The most important file in the previous table is the pxelinux configuration file since you will have to edit it to write the boot settings you want to use. There are two kinds of configuration files you can use:

  • You can either use a single /tftpboot/pxelinux.cfg/default if all the servers have the same pxelinux configuration
  • You can also use a filename based on the mac address of the client if you want each server to have a specific pxelinux configuration file. For instance, /tftpboot/pxelinux.cfg/01-00-0c-29-57-d0-64 will be loaded by the server having 00:0C:29:57:D0:64 as a mac address.

Please read the following section to find out what to write in the pxelinux configuration file.

pxelinux configuration (backup/recovery machine)

The pxelinux configuration file is similar to a grub or lilo configuration file since it's a configuration for a boot loader. It tells pxelinux which kernel and ramddisk file to load into memory, and what boot option to pass to the kernel (the parameters that we can read through /proc/cmdline once linux is loaded).

If you expect the server to boot automatically, it's important that you specify a default entry and a timeout so that pxelinux won't wait for a keyboard input from the user. Here is an example of a pxelinux configuration file.
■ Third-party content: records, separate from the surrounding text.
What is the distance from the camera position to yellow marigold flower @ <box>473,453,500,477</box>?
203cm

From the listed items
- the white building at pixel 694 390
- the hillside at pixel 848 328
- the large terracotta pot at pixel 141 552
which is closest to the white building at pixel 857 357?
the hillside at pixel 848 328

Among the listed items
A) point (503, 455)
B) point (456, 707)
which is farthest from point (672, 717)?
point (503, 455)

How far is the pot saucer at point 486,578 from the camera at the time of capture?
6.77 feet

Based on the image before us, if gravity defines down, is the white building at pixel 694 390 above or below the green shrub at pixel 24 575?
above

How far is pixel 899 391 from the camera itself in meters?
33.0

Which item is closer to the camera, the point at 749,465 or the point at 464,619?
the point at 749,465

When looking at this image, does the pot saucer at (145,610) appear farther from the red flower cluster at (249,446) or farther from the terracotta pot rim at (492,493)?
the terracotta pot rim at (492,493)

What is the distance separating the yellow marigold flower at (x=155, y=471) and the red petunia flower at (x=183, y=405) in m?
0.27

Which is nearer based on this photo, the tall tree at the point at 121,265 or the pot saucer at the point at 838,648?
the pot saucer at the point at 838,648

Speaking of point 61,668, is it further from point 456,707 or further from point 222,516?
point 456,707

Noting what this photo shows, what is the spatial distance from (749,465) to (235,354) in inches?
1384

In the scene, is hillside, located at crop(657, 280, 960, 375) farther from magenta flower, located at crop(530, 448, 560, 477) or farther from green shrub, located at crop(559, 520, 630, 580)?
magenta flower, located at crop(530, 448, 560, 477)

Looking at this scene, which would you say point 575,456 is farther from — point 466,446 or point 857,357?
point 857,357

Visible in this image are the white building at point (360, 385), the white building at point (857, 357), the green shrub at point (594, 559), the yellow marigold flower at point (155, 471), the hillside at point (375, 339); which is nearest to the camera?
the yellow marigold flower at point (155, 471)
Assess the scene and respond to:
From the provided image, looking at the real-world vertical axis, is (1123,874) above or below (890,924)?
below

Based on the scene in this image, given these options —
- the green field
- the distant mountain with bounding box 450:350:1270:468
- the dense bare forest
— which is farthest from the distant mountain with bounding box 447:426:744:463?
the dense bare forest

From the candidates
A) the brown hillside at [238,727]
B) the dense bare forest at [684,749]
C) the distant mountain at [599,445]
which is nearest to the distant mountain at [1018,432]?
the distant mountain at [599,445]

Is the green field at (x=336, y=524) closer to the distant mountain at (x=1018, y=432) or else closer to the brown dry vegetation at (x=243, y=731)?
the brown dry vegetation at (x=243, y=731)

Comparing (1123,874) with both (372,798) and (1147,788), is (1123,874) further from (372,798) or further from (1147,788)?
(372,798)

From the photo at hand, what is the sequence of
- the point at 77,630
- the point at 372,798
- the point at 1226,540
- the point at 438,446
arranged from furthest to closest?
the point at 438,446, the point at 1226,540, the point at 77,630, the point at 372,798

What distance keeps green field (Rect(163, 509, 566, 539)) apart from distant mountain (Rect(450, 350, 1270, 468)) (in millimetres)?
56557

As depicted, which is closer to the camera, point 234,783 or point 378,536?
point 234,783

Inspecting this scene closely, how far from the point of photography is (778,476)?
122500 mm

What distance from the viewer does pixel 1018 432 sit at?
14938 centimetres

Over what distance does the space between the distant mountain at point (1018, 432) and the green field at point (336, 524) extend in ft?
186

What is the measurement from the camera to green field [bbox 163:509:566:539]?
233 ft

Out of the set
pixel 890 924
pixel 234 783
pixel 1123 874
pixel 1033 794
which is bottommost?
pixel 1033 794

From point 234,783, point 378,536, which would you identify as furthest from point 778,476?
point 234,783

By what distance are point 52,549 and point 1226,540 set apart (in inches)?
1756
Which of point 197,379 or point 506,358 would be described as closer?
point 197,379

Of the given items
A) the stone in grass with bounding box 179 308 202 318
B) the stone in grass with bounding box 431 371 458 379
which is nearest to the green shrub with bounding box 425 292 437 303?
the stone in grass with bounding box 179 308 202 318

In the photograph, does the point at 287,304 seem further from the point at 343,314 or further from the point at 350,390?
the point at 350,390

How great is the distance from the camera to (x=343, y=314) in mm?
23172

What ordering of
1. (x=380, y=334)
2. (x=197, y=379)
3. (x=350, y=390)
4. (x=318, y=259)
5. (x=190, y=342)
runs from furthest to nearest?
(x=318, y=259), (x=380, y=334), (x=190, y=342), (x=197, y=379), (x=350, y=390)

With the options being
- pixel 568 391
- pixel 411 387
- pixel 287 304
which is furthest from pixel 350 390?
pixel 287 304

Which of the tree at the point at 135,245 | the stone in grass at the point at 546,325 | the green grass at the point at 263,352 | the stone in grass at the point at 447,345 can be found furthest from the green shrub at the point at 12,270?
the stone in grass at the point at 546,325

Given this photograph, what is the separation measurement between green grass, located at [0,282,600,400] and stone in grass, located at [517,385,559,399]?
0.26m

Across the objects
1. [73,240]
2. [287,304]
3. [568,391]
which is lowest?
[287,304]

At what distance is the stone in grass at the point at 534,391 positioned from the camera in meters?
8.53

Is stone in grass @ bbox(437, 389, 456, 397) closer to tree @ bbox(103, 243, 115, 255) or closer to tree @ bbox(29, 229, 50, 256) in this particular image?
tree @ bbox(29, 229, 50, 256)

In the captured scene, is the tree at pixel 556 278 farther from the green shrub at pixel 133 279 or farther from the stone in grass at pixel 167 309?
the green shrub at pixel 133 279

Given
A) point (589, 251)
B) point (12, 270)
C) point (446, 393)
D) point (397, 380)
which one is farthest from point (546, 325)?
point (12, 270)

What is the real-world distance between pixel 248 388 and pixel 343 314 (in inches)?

There are only two lines for each entry (kernel and append). A line break has been inserted here because the line is long. The line must not be broken in the configuration file.

default recovery
timeout 10
prompt 1
display f1boot.msg
F1 f1boot.msg
F2 f2images.msg
F3 f3params.msg
F4 f4arun.msg
F5 f5troubl.msg
F6 f6pxe.msg
F7 f7net.msg
label backup
    kernel rescuecd
    append initrd=initram.igz ar_source=http://192.168.10.102/srv1/ autoruns=1 
           ethx=192.168.10.100 netboot=tftp://192.168.10.103/sysrcd.dat cdroot
           dns=192.168.10.2 gateway=192.168.10.1 setkmap=us
label recovery
    kernel rescuecd
    append initrd=initram.igz ar_source=http://192.168.10.102/srv1/ autoruns=2 
           ethx=192.168.10.100 netboot=tftp://192.168.10.103/sysrcd.dat cdroot
           dns=192.168.10.2 gateway=192.168.10.1 setkmap=us
label fsck
    kernel rescuecd
    append initrd=initram.igz ar_source=http://192.168.10.102/srv1/ autoruns=3
           ethx=192.168.10.100 netboot=tftp://192.168.10.103/sysrcd.dat cdroot
           dns=192.168.10.2 gateway=192.168.10.1 setkmap=us
label ssh
    kernel rescue64
    append initrd=initram.igz autoruns=no ethx=192.168.10.100 rootpass=12345
           netboot=tftp://192.168.10.103/sysrcd.dat dns=192.168.10.2 cdroot
           gateway=192.168.10.1 setkmap=us
label serial
    kernel rescuecd
    append initrd=initram.igz autoruns=no console=ttyS0,9600 cdroot
           netboot=tftp://192.168.10.103/sysrcd.dat dns=192.168.10.2 
           gateway=192.168.10.1 setkmap=us
label bootfromdisk
    localboot 0x80

In this example the server will boot the recovery entry, so it will boot the rescuecd kernel, and it will execute the script autorun2 downloaded from http://192.168.10.102/srv1/autorun2. The autorun2 script contains the instructions to perform an automatic recovery of the server.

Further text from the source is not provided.